By this time, Ammann no doubt knew all about the proposals of Lindenthal and others to span the Hudson, and he realized that, for all the opportunity America presented to youth, the matter of credibility still had to be addressed, as well as confidence. As he would reflect and advise a quarter-century later, when he was actually building his dream:
Get all the experience you can.… Learn from those who mastered your trade or profession before you. I have known many ambitious young men to fret themselves and waste their energies early in life because they could not achieve at once great things, for which, as a matter of fact, they were not prepared.
It is true of other careers as it is of the engineer’s—the first thing a man must decide is whether or not he has the ability to follow the calling he has chosen. Once convinced of this, it is a matter of hard work and experience; if the experience you need isn’t thrown in your way, you must move heaven and earth to get it.…
Let me put it another way: Study the career of any man of real achievement, and you will almost certainly find that this is true: from the very start he was not only willing but eager to profit by the experience of others. How true it is that there is nothing absolutely new under the sun! However great a man’s achievement may be, it rests, in the final analysis, not upon radical departures from the experience of those who went before him, but upon the way in which he adapts their experience to his own purpose.

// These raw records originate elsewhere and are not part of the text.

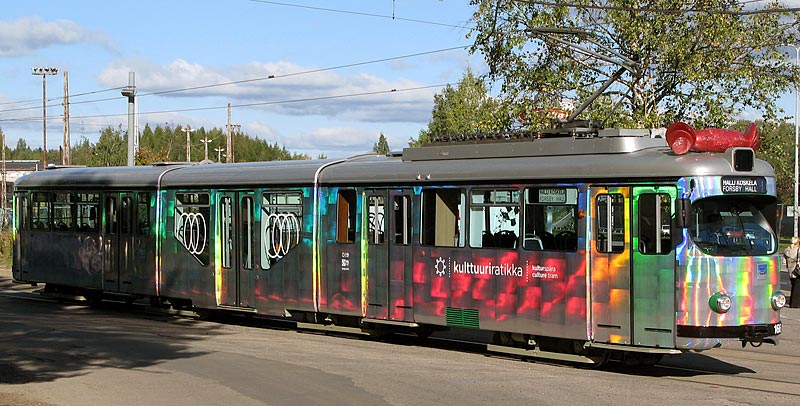 HKL 166 Koskelassa 29.9.2010 menossa linjalle. Aurinko saa vaunun "sateenkaaren" vreihin.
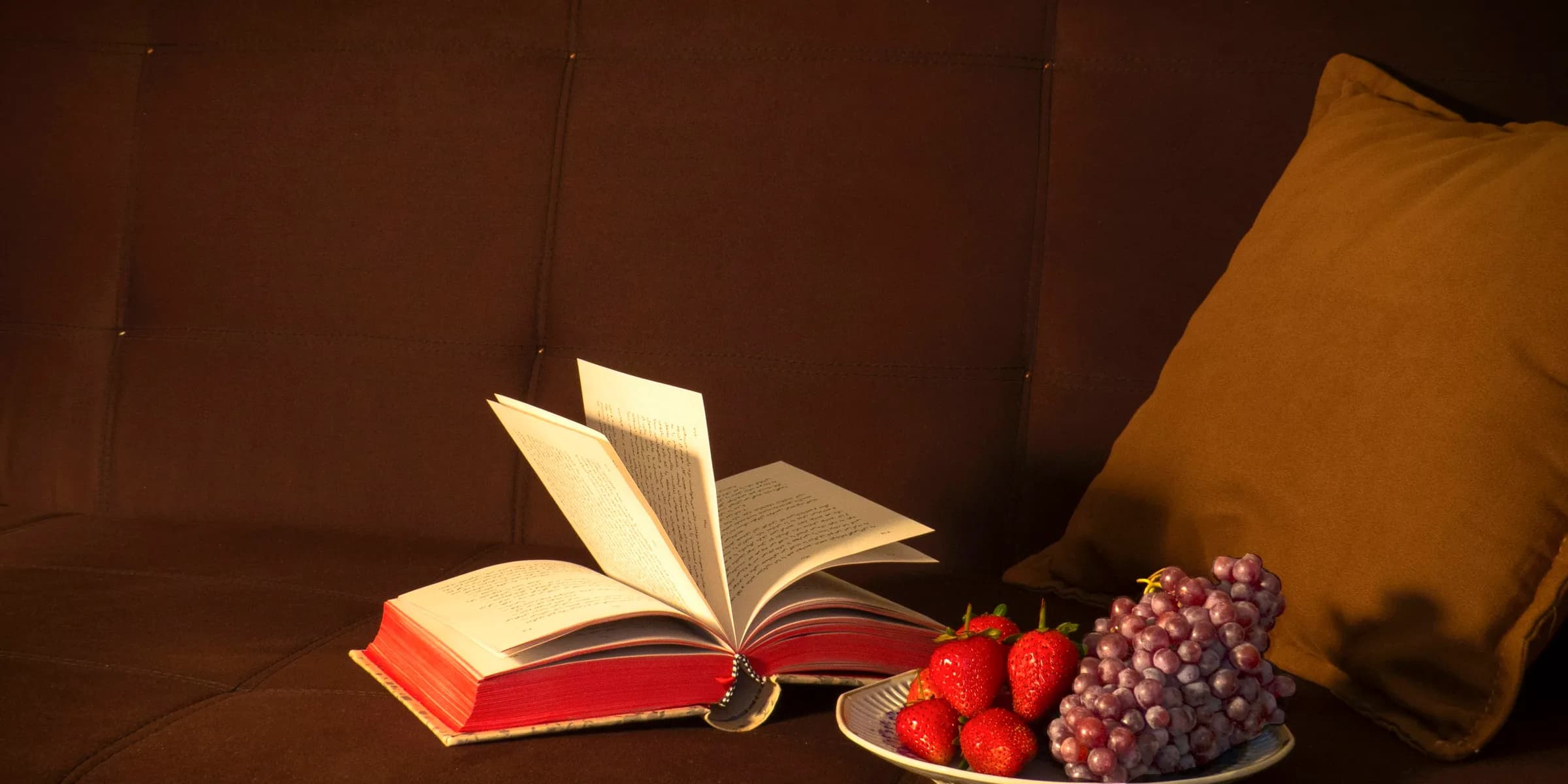 strawberries and grapes on white plate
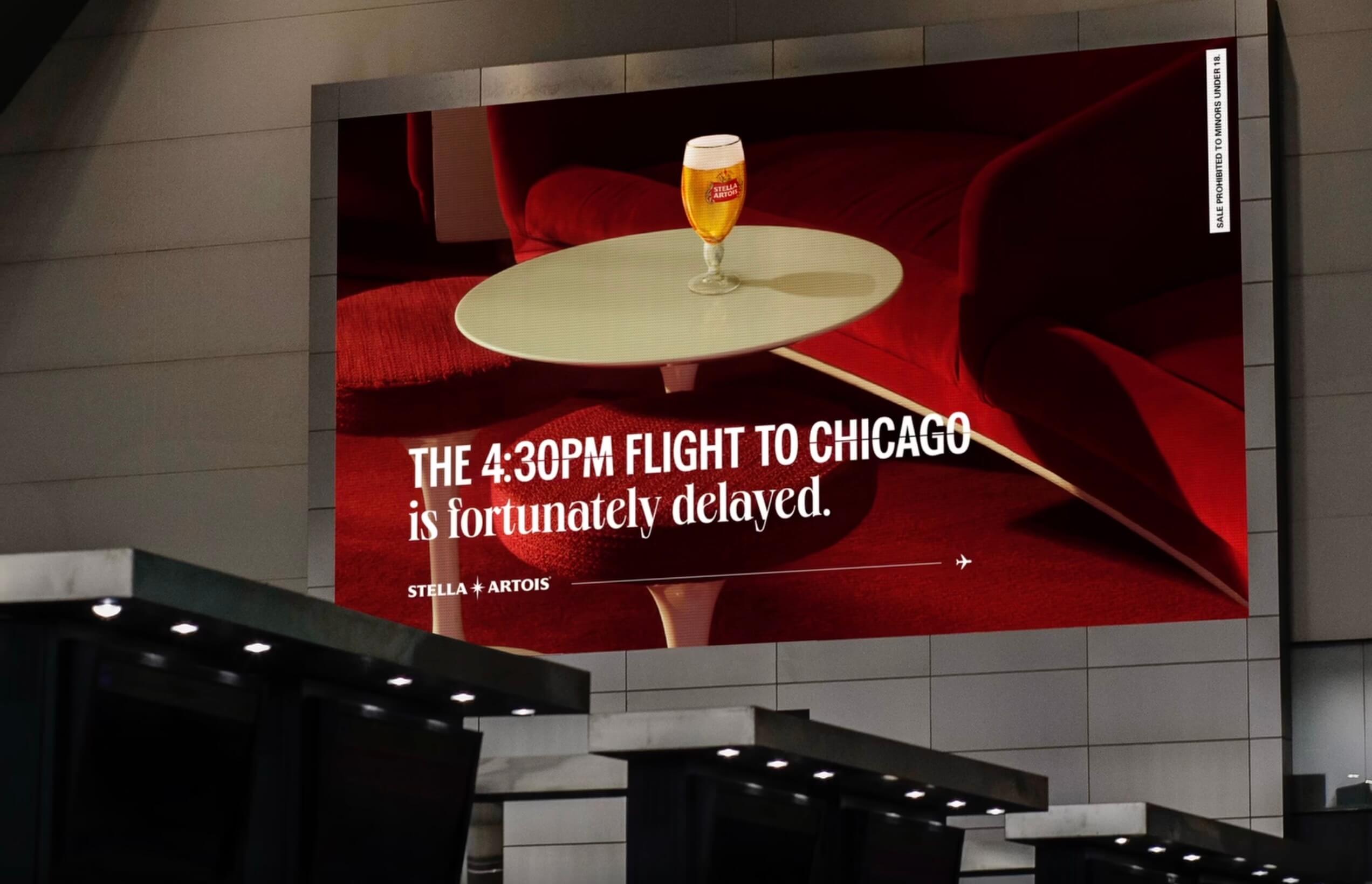 Digital airport billboard with text 'The 4:30 PM flight to Chicago is fortunately delayed' 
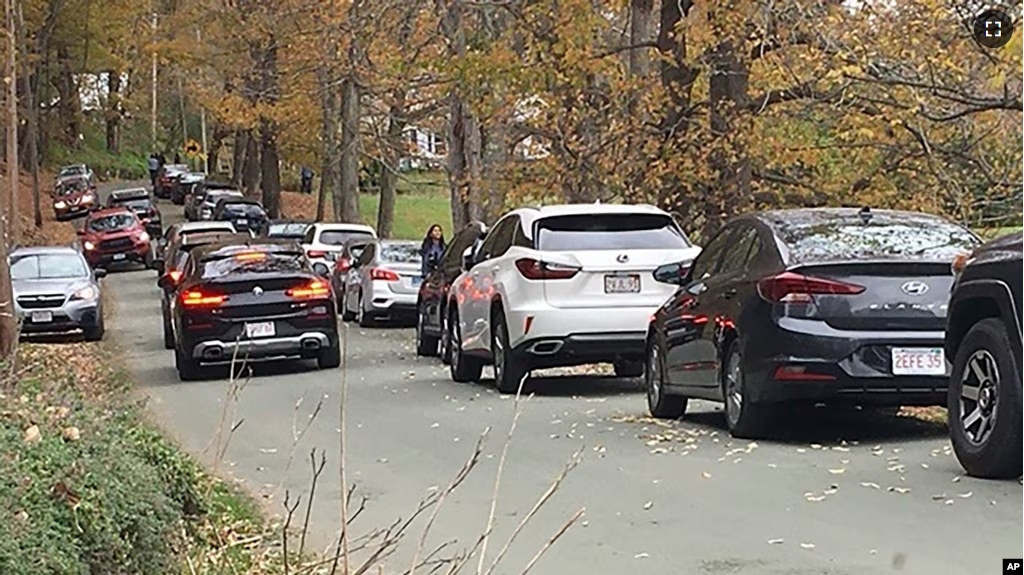 Cars line a narrow road outside a private property in an undated photo, in Pomfret, Vt., that has become a destination for fall foliage viewers, clogging the rural road. (AP Photo)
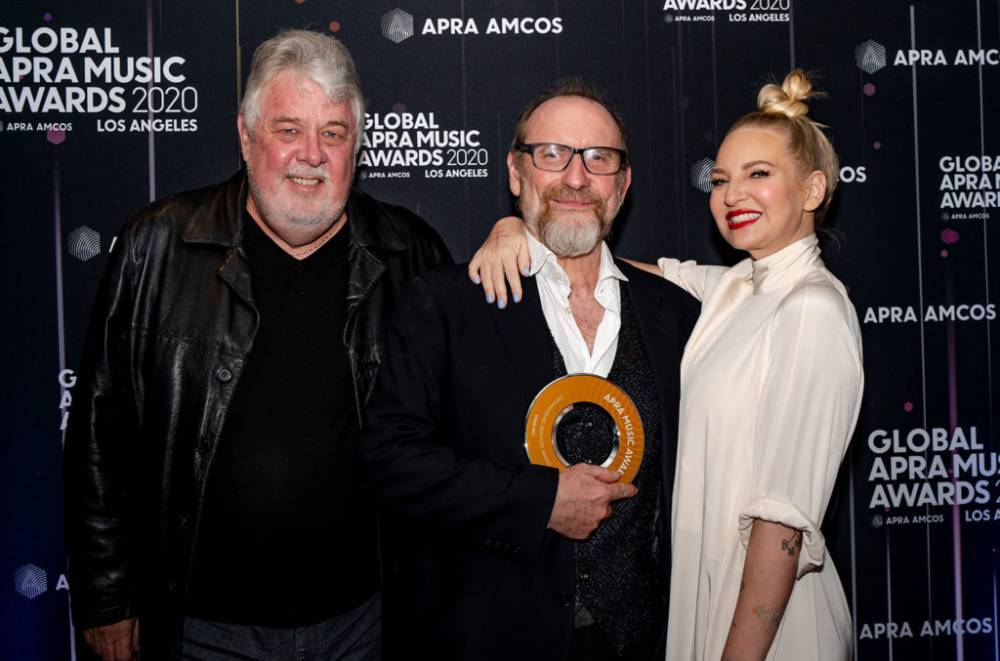 Sia Presents Award to Fellow Aussie Colin Hay, Her 'Uncle Collie,' At Inaugural Global APRA Music Awards - www.billboard.com - Australia - Scotland - Los Angeles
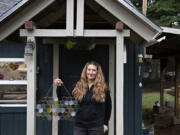 Artist Kristin Culotta takes a break outside her rural Camas studio with a free-form hexagon panel. Many of her works are custom. &ldquo;I love collaborating with clients on projects in every aspect of the process,&rdquo; Culotta said.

Ammann, in short, had a vision and a plan, and he assiduously followed the advice he would someday give to others. He knew in 1904, fresh off the boat from Switzerland, that he was not yet in fact ready to build great bridges, but he began immediately to plan to, and to move as much of heaven and earth to his advantage as he could. With letters of introduction from Professor Hilgard, who had advised him to keep his eyes and ears open and his mouth shut while he was gaining experience, Ammann promptly found a position as assistant in the office of Joseph Mayer, on lower Broadway, “the first door he knocked on.” Mayer was a consulting engineer in New York who had been chief engineer of the Union Bridge Company, Lindenthal’s rival for spanning the Hudson, and had produced the monstrous cantilever design for the 70th Street location. No doubt Mayer saw many advantages in hiring this well-trained and talented young immigrant, not least of which were his multilingual abilities, a substantial asset in polyglot New York. It is easy to imagine that Ammann also saw real advantages in associating himself with an engineer so close to large and importan
t projects, albeit still dreams.
The relationship between Ammann and Mayer was brief, lasting only from the spring to late fall of 1904, during which time the young engineer “designed twenty-five or thirty railroad bridges.” Othmar wrote to his parents in early December that his “boss was simply a skinflint and thought he could save a few dollars, in that he could cut my salary in half during the time that he had no work.” The later image of a shy and retreating Ammann is belied by his report that he did not accept such treatment and extracted from a “morally obliged” Mayer a good recommendation that helped him get a new position with the Pennsylvania Steel Company, located in Steelton, just south of Harrisburg, near where the Pennsylvania Turnpike now crosses the Susquehanna River. Ammann wrote to his parents from Harrisburg, where he lived, that he was working for the second-largest bridge-construction firm in America.
He was enthusiastic about his new position, in which he was immediately assigned the design of a bridge almost five hundred feet long. He described the office, in which about one hundred engineers and technicians worked, as “very modern and practically organized” and located close to the bridge workshops, which he visited in his free time and in which he gained still more experience. Ammann reported to his parents that his salary was “about $70 per month” plus overtime, but he asked them, without giving a reason, not to share this information with anyone. He wrote that “the more I learn the more ambitious I become and the more I enjoy my work,” and he assured his mother that he was eating well and not drinking so much as the young people back home. To his father he explained that the only photographs he had taken in New York were technical; he promised to take some different ones to send home. In the summer of 1905, Ammann returned to Switzerland, where he married his school sweetheart, Lilly Selma Wehrli, the sister of the Wehrli Brothers, who were well-known photographers. Lilly and Othmar returned to Pennsylvania, and he continued to work in Steelton.